Journalist und Zahnarzt Hellmuth Elbrechter hatte Wind von der Sache bekommen. Er erwartete die Politikprominenz am Stadtwaldgürtel mit Fotokamera. Am 5. Januar veröffentlichte die „Tägliche Rundschau“ das Foto samt Bericht. Nur zwei Stunden hatte die Unterredung in der Kölner Villa gedauert. Doch sie gilt als bedeutender Wendepunkt. „Mit gutem Grund ist die Zusammenkunft als ‚Geburtsstunde des Dritten Reiches‘ bezeichnet worden“, meint Hitler-Biograph Joachim Fest. Diese Meinung teilen zwar nicht alle Historiker. Aber fest steht, dass das Kölner Treffen eine bedeutende Annäherung zwischen Hitler und von Papen brachte. Und keine vier Wochen später, am 30. Januar 1933, war die Vereinbarung der beiden Männer Wirklichkeit geworden: Sie waren gemeinsam an der Macht. Hitler wurde Reichskanzler, von Papen Vizekanzler.

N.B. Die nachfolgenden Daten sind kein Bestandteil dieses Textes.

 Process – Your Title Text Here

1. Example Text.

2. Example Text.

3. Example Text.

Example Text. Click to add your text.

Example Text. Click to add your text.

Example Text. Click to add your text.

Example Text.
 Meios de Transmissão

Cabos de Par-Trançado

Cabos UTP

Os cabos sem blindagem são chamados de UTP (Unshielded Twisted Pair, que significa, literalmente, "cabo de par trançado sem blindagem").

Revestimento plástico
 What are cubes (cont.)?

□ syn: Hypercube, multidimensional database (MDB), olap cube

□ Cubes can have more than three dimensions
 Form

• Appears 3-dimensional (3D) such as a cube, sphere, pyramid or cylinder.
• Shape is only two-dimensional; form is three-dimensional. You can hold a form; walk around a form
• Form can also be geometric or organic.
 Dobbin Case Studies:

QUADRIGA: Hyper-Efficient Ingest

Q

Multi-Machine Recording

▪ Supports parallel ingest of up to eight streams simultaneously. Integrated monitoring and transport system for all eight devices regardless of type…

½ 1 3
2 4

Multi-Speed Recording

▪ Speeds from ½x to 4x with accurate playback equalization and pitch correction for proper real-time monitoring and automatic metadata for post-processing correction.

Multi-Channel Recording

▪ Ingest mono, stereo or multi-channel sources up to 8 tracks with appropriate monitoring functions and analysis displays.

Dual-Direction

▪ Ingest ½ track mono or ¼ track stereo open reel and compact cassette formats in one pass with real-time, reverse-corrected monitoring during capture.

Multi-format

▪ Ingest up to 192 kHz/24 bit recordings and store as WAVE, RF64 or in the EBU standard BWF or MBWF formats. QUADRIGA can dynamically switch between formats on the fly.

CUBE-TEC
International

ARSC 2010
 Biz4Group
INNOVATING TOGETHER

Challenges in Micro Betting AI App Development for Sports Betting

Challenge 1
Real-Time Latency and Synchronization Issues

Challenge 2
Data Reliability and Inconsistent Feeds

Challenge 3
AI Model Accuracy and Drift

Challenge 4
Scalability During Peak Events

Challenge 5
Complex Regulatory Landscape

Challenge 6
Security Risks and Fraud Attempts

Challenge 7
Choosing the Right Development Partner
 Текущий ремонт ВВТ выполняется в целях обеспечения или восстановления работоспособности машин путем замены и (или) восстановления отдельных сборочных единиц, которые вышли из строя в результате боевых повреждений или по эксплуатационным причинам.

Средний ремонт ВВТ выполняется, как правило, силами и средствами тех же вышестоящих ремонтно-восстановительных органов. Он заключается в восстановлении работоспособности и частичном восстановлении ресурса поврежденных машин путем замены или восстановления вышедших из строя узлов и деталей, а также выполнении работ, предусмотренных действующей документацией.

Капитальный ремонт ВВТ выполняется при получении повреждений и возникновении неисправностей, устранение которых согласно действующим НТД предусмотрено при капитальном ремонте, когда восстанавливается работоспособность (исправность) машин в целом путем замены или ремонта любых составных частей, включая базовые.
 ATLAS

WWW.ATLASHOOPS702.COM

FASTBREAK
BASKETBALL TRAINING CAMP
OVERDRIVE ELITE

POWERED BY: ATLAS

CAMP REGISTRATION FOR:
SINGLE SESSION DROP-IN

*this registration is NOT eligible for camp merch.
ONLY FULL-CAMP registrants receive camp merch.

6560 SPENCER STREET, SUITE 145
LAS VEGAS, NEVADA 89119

Aufstieg und Fall des Bankiers Schröder

Karriere machte nun auch der Hausherr der Lindenthaler Villa. Durch Heirat war der gebürtige Hamburger 1921 Teilhaber des Kölner Bankhauses J. H. Stein geworden. Durch politischen Klüngel avancierte er nun zum einflussreichen Wirtschafslobbyisten. Der bis dato recht unbekannte Kölner Bankier erhielt etliche Ämter; unter anderem wurde er Präsident der Kölner Industrieund Handelskammer und Vizepräsident des Deutschen Industrieund Handelstages. Noch vor dem Krieg trat Schröder in die SS ein und machte auch dort Karriere. Er soll seit dem Kölner Treffen in einem „besonderen Vertrauensverhältnis“ mit Hitler gestanden haben. Nach dem Krieg geriet Schröder in französische Kriegsgefangenschaft. 1947, also vor 70 Jahren, wurde er wegen Verbrechens gegen die Menschlichkeit verurteilt, allerdings mit einer geringen Strafe. Gerade mal ein Jahr saß der Ex-SS-Mann in Haft. Er starb 1966 in seiner norddeutschen Heimat.

Was danach mit der Villa geschah

Ruhig ist es nach dem Krieg auch um die Bankiers-Villa am Stadtwaldgürtel geworden. Heute beherbergt sie statt Politikprominenz mehrere Büros. Wo sich einst Hitler, von Papen und Bankier Schröder trafen, wohnen und arbeiten heute ein Osteopath, eine Psychotherapeutin, ein Finanzberater, zwei Immobiliensachverständige, ein Marktforschungsinstitut und mehrere Rechtsanwälte. Vom historischen Treffen ist kaum mehr etwas zu erahnen. Nur eine Gedenkplatte auf dem Gehweg vor der Villa erinnert an das dunkle Kapitel in der Kölner Stadtgeschichte.